Early Impact of 13-Valent Pneumococcal Conjugate Vaccine Use on Invasive Pneumococcal Disease Among Adults With and Without Underlying Medical Conditions—United States

Author:

Ahmed Sana S1ORCID,Pondo Tracy1,Xing Wei1,McGee Lesley1,Farley Monica2,Schaffner William3,Thomas Ann4,Reingold Arthur5,Harrison Lee H6,Lynfield Ruth7,Rowlands Jemma8,Bennett Nancy9,Petit Susan10,Barnes Meghan11,Smelser Chad12,Beall Bernard1,Whitney Cynthia G1,Pilishvili Tamara1

Affiliation:

1. Centers for Disease Control and Prevention, Atlanta, Georgia, USA

2. Emory University and Atlanta Veterans Affairs Medical Center, Atlanta, Georgia, USA

3. Vanderbilt University, Nashville, Tennessee, USA

4. Oregon Public Health Division, Portland, Oregon, USA

5. University of California, Berkeley, California, USA

6. Johns Hopkins Bloomberg School of Public Health, Baltimore, Maryland, USA

7. Minnesota Department of Health, Saint Paul, Minnesota, USA

8. New York State Department of Health, Albany, New York, USA

9. University of Rochester School of Medicine and Dentistry, Rochester, New York, USA

10. Connecticut Department of Public Health, Hartford, Connecticut, USA

11. Colorado Department of Public Health and Environment, Denver, Colorado, USA

12. New Mexico Emerging Infections Program, Santa Fe, New Mexico, USA

Abstract

Abstract Background The 13-valent pneumococcal vaccine (PCV13) was introduced for US children in 2010 and for immunocompromised adults ≥19 years old in series with the 23-valent polysaccharide vaccine (PPSV23) in 2012. We evaluated PCV13 indirect effects on invasive pneumococcal disease (IPD) among adults with and without PCV13 indications.

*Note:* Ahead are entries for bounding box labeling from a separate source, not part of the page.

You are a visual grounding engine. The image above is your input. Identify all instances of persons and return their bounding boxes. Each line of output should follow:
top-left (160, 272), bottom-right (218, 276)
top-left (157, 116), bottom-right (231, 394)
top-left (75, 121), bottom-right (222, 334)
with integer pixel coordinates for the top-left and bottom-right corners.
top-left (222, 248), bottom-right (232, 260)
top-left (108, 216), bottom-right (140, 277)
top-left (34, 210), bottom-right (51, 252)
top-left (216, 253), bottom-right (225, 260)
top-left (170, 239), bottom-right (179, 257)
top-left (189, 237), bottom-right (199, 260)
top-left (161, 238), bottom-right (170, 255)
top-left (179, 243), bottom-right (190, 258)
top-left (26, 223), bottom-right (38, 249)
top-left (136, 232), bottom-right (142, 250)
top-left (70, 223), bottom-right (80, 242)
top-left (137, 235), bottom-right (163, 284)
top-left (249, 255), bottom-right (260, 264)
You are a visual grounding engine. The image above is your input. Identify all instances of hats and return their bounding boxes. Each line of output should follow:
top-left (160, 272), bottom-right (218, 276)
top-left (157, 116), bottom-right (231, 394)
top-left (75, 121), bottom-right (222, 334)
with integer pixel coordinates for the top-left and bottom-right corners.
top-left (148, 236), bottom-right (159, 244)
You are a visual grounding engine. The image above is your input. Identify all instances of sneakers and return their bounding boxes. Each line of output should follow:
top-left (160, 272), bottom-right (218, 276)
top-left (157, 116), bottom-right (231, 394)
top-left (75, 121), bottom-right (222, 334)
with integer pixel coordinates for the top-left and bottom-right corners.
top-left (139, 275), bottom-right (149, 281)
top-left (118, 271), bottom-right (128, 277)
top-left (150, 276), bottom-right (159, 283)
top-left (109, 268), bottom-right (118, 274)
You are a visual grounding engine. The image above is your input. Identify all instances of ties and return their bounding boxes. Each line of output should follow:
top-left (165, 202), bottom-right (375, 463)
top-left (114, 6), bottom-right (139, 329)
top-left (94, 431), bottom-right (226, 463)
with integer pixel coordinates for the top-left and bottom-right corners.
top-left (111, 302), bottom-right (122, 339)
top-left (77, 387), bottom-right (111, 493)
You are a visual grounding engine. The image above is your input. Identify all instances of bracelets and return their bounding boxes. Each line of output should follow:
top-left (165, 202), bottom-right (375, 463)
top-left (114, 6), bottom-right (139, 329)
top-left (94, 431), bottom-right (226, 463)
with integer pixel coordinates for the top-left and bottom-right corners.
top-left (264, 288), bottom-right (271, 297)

Methods Using Active Bacterial Core surveillance and the National Health Survey, using Active Bacterial Core surveillance and the National Health Interview Survey, we estimated and compared IPD incidence in 2013–2014 and 2007–2008, by age and serotype group (PCV13, PPSV23-unique, or nonvaccine types [NVTs]), among adults with and without PCV13 indications. Results IPD incidence declined among all adults. Among adults 19–64 years, PCV13-type IPD declined 57% (95% confidence interval [CI], −68% to −43%) in adults with immunocompromising conditions (indication for PCV13 use), 57% (95% CI, −62% to –52%) in immunocompetent adults with chronic medical conditions (CMCs, indications for PPSV23 use alone), and 74% (95% CI, −78% to −70%) in adults with neither vaccine indication. Among adults aged ≥65 years, PCV13-type IPD decreased 68% (95% CI, −76% to −60%) in those with immunocompromising conditions, 68% (95% CI, −72% to −63%) in those with CMCs, and 71% (95% CI, −77% to −64%) in healthy adults. PPSV23-unique types increased in adults 19‒64 years with CMCs, and NVTs did not change among adults with or without PCV13 indications. From 2013 to 2014, non-PCV13 serotypes accounted for 80% of IPD. Conclusions IPD incidence among US adults declined after PCV13 introduction in children. Similar reductions in PCV13-type IPD in those with and without PCV13 indications suggest that observed benefits are largely due to indirect effects from pediatric PCV13 use rather than direct use among adults.

Funder

CDC’s Emerging Infections Program

Publisher

Oxford University Press (OUP)

Subject

Infectious Diseases,Microbiology (medical)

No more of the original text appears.